1. 緑色蛍光タンパク質 (GFP) の PCR プライマーとその系列と選択したベクトル (表 1) の特別な要件に基づく家フライ MdαE7 遺伝子をデザインします。
2. 耐熱性、校正の DNA ポリメラーゼとステップ 1.1.1 からのプライマーを使用して 150 μ L の PCR 反応 (30 μ L 反応バッファーの 10 mM dNTPs、DNA ポリメラーゼの 1.5 μ L、家フライテンプレート DNA、前方のプライマーの 7.5 μ L の 6 μ 3 μ L を実行、最終巻 150 μ L を水の逆プライマーの 7.5 μ L)。30 98 ° C まで PCR 反応を熱 10 98 ° C の 35 サイクルに続いて s s、53 ° C、30 s、および 60 のための 72 ° C s、および、2 分のための 72 ° C で最後の拡張)。
  1. PCR の製品の 150 μ L で 1% の agarose のゲルを実行します。
3. シャープ、きれいなメスとゲルの agarose からターゲット DNA のフラグメントの物品税: 1317 bp MdαE7、858 の GFP の bp。

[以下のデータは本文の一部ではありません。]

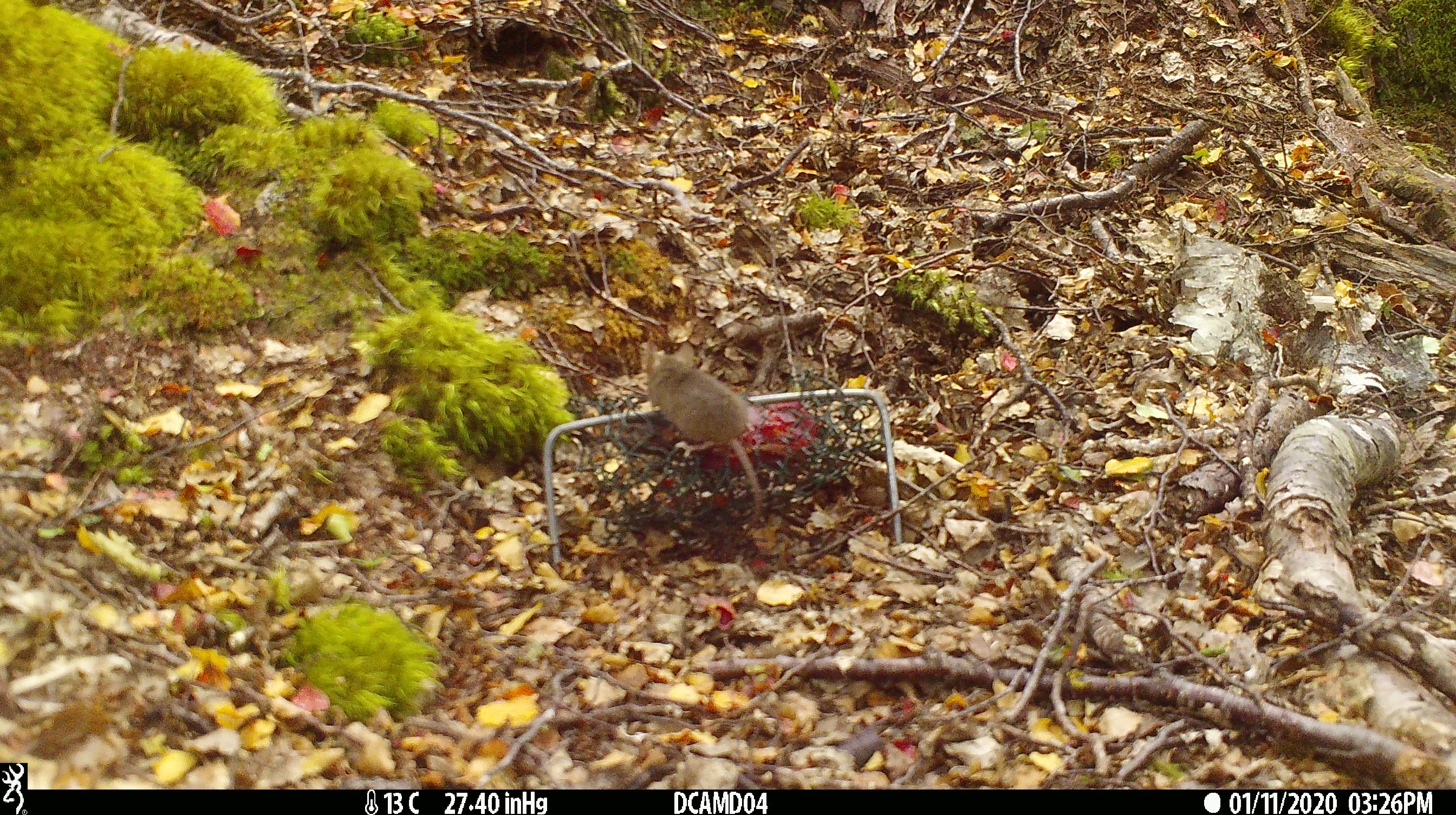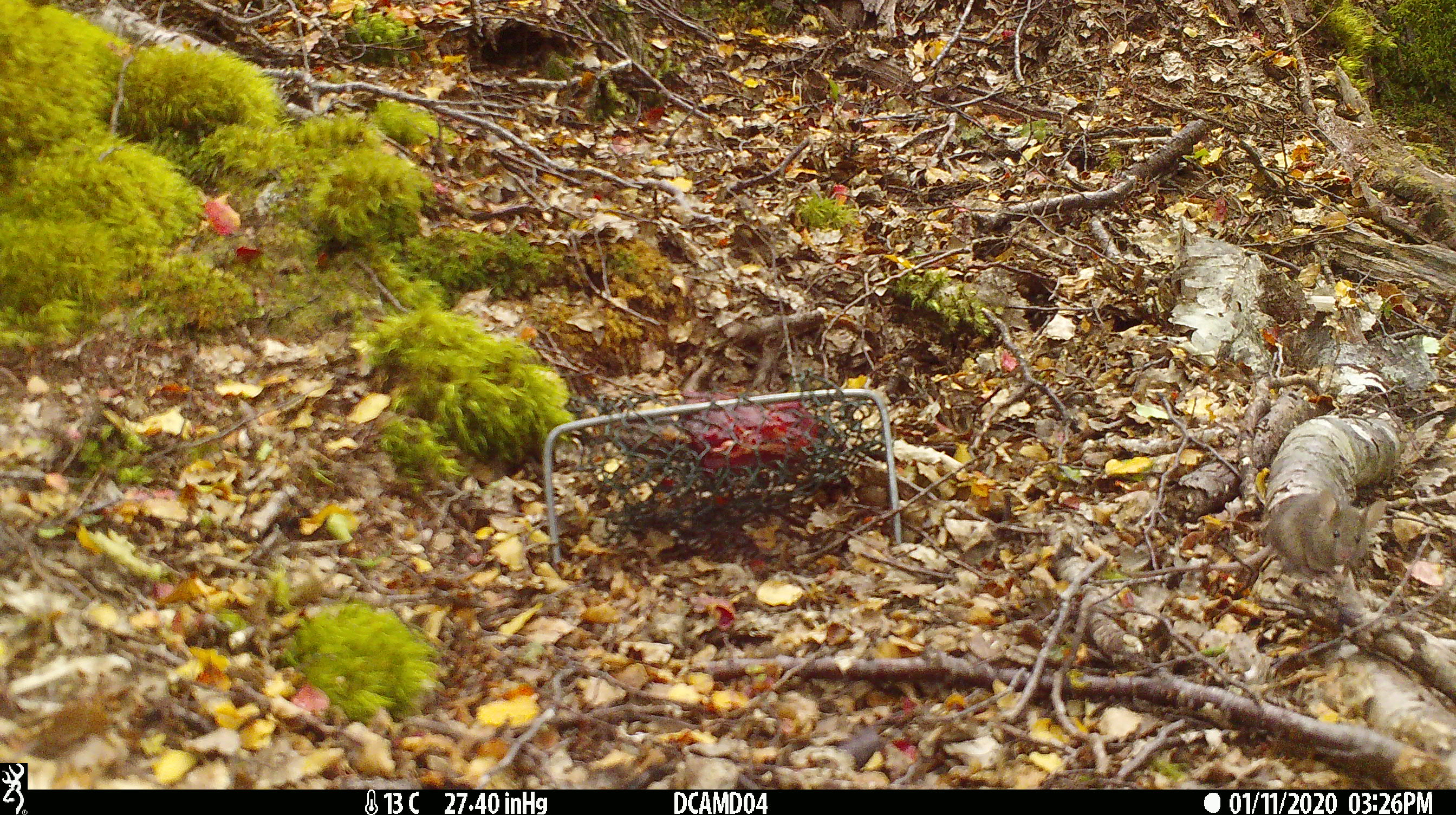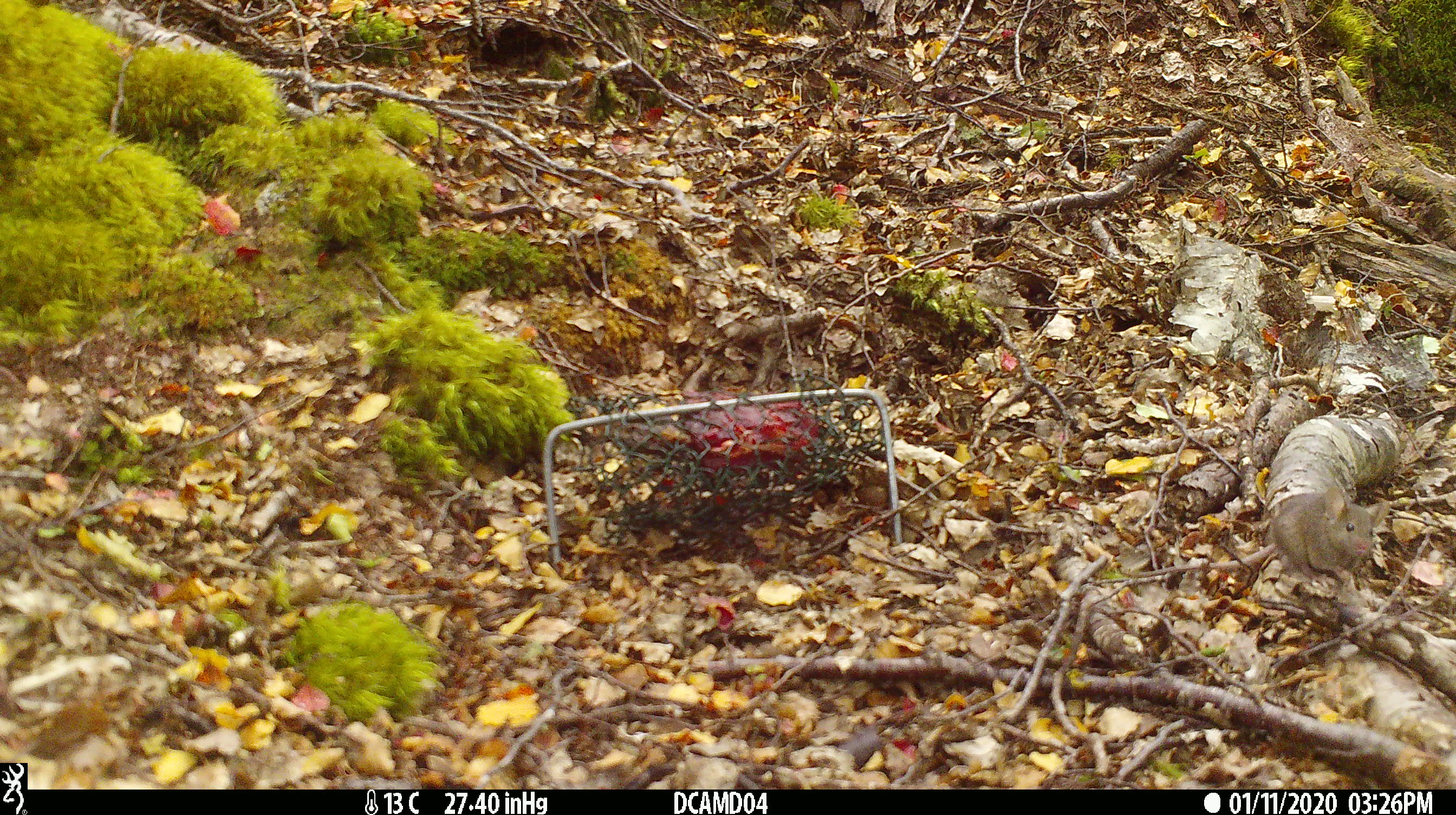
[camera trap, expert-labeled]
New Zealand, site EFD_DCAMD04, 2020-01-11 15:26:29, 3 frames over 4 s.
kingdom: Animalia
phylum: Chordata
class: Mammalia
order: Rodentia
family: Muridae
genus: Mus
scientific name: Mus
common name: mouse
Mouse (Mus).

次の製造元のプロトコル (材料表) 市販ゲル抽出キットを使用して DNA を浄化します。15 μ L の蒸留水に精製した DNA を溶解します。
4. 整合性をチェックする浄化された DNA の 1 μ L で 1% の agarose のゲルを実行します。分光光度計で濃度を測定するため精製 DNA の別の 1 μ L を使用します。
ターゲット蛋白質のエントリプラスミドを構築します。
1. クローンの反応を設定します。ミックス新鮮な精製ステップ 1.1.3 から DNA 品と市販のエントリは、1:1 のモル比で含むattL サイト (材料表) をベクトル (0.5-2 μ L 70-200 ng/μ L の濃度で新鮮な PCR の製品の: 0.5 μ L ベクトル)。(1.2 M NaCl₂と 0.06 M MgCl₂) 市販の塩溶液 1 μ L を追加し、6 μ L の最終巻に水を加え軽く混合し、1 時間室温で孵化させなさい。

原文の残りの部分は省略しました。